– Театр – зимний вид спорта. Если открытие сезона в любом театральном коллективе – праздник урожая улыбок, объятий, показа похудевших фигур и запрещенного, но необходимого загара (стойко и давно сбор труппы в лексике творческой оседлости называется «иудин день»), то закрытие сезона – тусклый и вялый по ординарности денек, не сулящий ничего, кроме надежды на надежду в следующем сезоне. И все-таки… 15 июня – 80 лет Михал Михалычу Державину. Это – праздник!
Державин и я – это уже явление биологически-клиническое. Зрительское ощущение, что мы, как сиамские близнецы, живем на мягкой сцепке долголетней пуповины, ошибочно. Мы играем разные роли в разных спектаклях. У нас разные жены, семьи, разные внуки, разные машины, разные характеры – все разное. Очень много эстрадных и даже театральных пар распалось из-за того, что невыносимо так много времени проводить вместе. Или вот, например, конфликт: Карпов – Каспаров. У одного ужасный характер, у другого – еще хуже. Я уверен, что дело вовсе не в характерах. Просто, когда десятилетиями сидишь друг против друга, нос в нос, захочется убить.

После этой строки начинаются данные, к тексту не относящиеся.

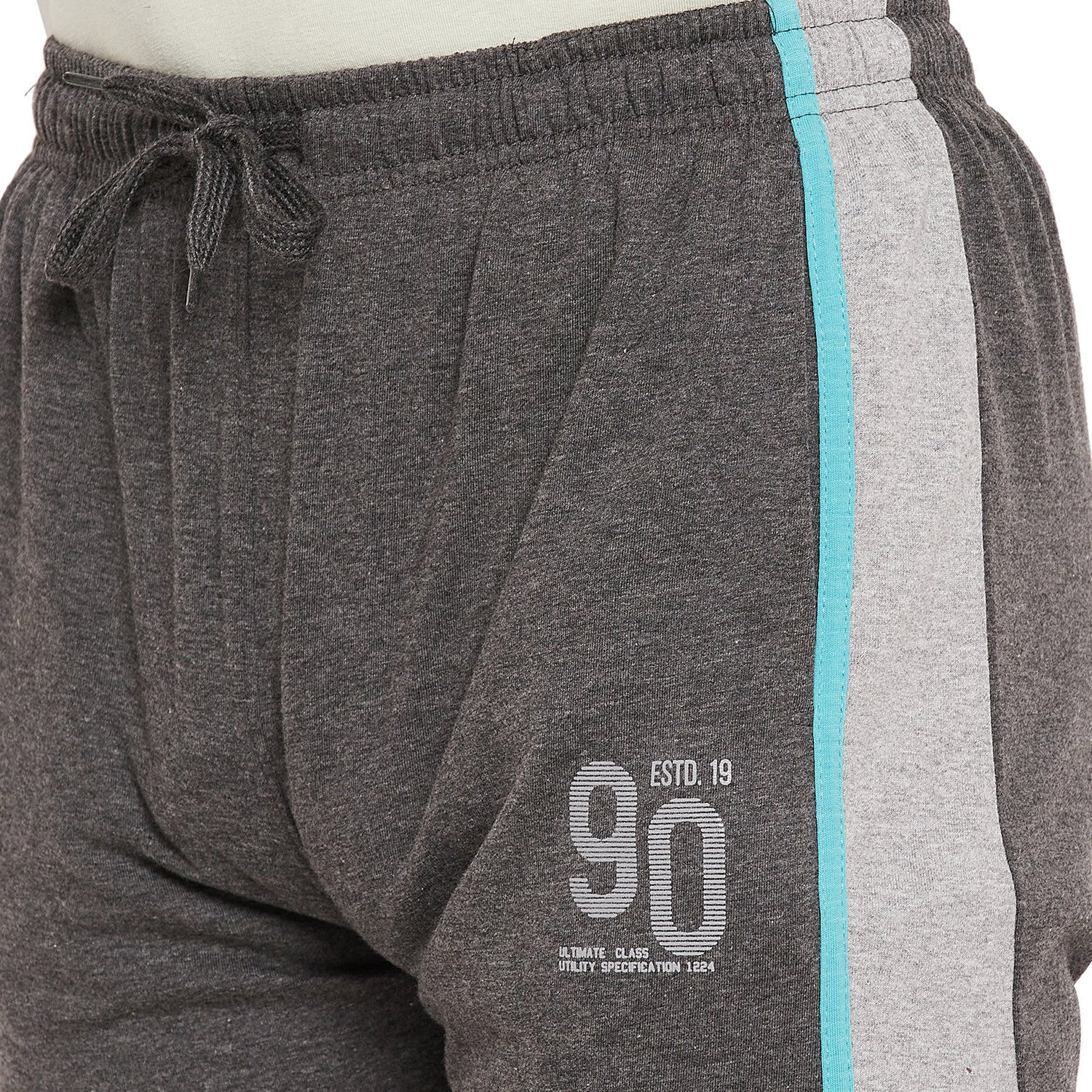Duke Stardust Men Regular Shorts (MTLF5968)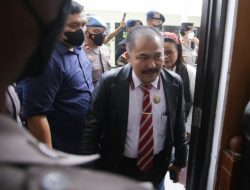 KBPP Polri Laporkan Kamaruddin Simanjuntak ke Bareskrim soal Polisi Ngabdi ke Mafia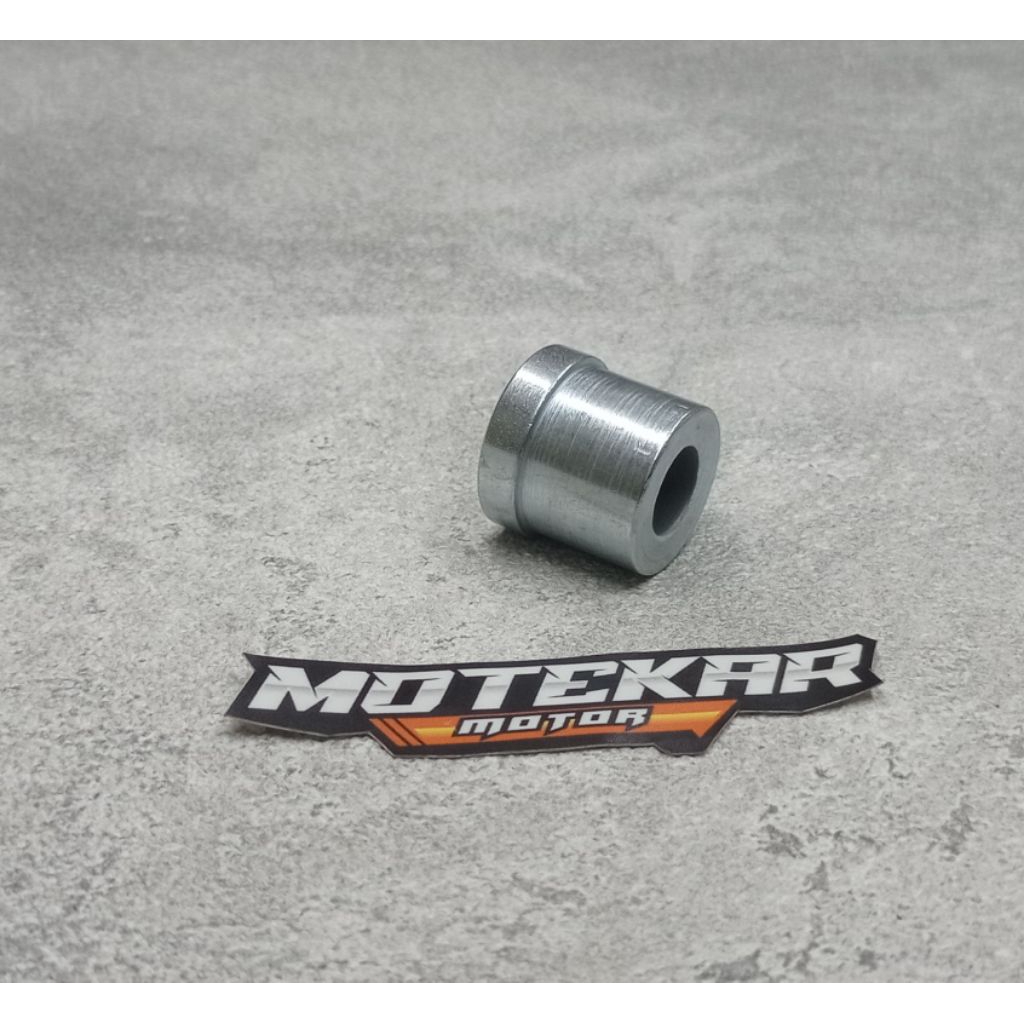 BOSH RODA DEPAN KARISMA KIRANA SUPRA X SUPRA X125 HELM IN BLADE 125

С Державиным поссориться невозможно – он не дается, несмотря на мой занудливый характер. В редких, крайних случаях он говорит мне:
– Осторожней! Не забывай, что я – национальное достояние!
– Где? – спрашиваю я.
– В нашем дуэте.
Он послушен, но острожен. Он выходит на сцену с любым недомоганием – от прыща до давления 200/130.
Как-то он звонит мне днем, перед концертом, запланированным на вечер, и шепчет:
– Совершенно потерял голос. Не знаю, что делать. Приезжай.
Я приезжаю. Ему еще хуже. Он хрипит:
– Садись, сейчас Танька придет (Танька – это его сестра), найдет лекарство из Кремлевки.
А кремлевская аптека – потому, что женой Михал Михалыча в те времена была Нина Семеновна Буденная. Мы садимся играть в настольный хоккей. Михал Михалычу все хуже и хуже, Тани нет.
Он хрипит:
– Давай пошуруем в аптечке.
И вынимает оттуда огромные белые таблетки:
– Наверное, от горла – очень большие.
Берет стакан воды, проглатывает. У него перехватывает дыхание.
– Какая силища, – с трудом произносит Михал Михалыч, – пробило до сих пор…
Затем он начинает страшно икать, и у него идет пена изо рта. Я мокрым полотенцем снимаю пену.
– Вот Кремлевка! – сипит Михал Михалыч.
Тут входит Таня. Я говорю:
– Братец помирает, лечим горло.
И показываю ей таблетки. Она падает на пол. Оказывается, на упаковке на английском (которого мы не учили) написано:
– Пенообразующее противозачаточное средство. Вводится за пять минут до акта.
Он ввел и стал пенообразовывать. Ах, если бы я знал, что он предохраняется…
Наш дуэт с Державиным не узаконен, хотя нам однажды намекали на подозорительность взаимоотношений. Чтобы как-то зафиксировать наш союз, мы даже пытались создать партию «Шире, Держава», но не смогли ее официально застолбить из-за отсутствия четкой программы. У других партий, оказывается, она четкая.
Я в сложнейшем положении – вместиться в один текст с эмоциями о друге с 70-летним стажем стыдно, трудно и глупо. Требовать дополнительный объем – нахально. Поэтому ограничиваюсь глубоким радостным и благородным вздохом по поводу того, что мой молодой друг достиг 80-летия, а я перестал быть вечно старшим товарищем, и мы, наконец, превратились в ровесников. Ура!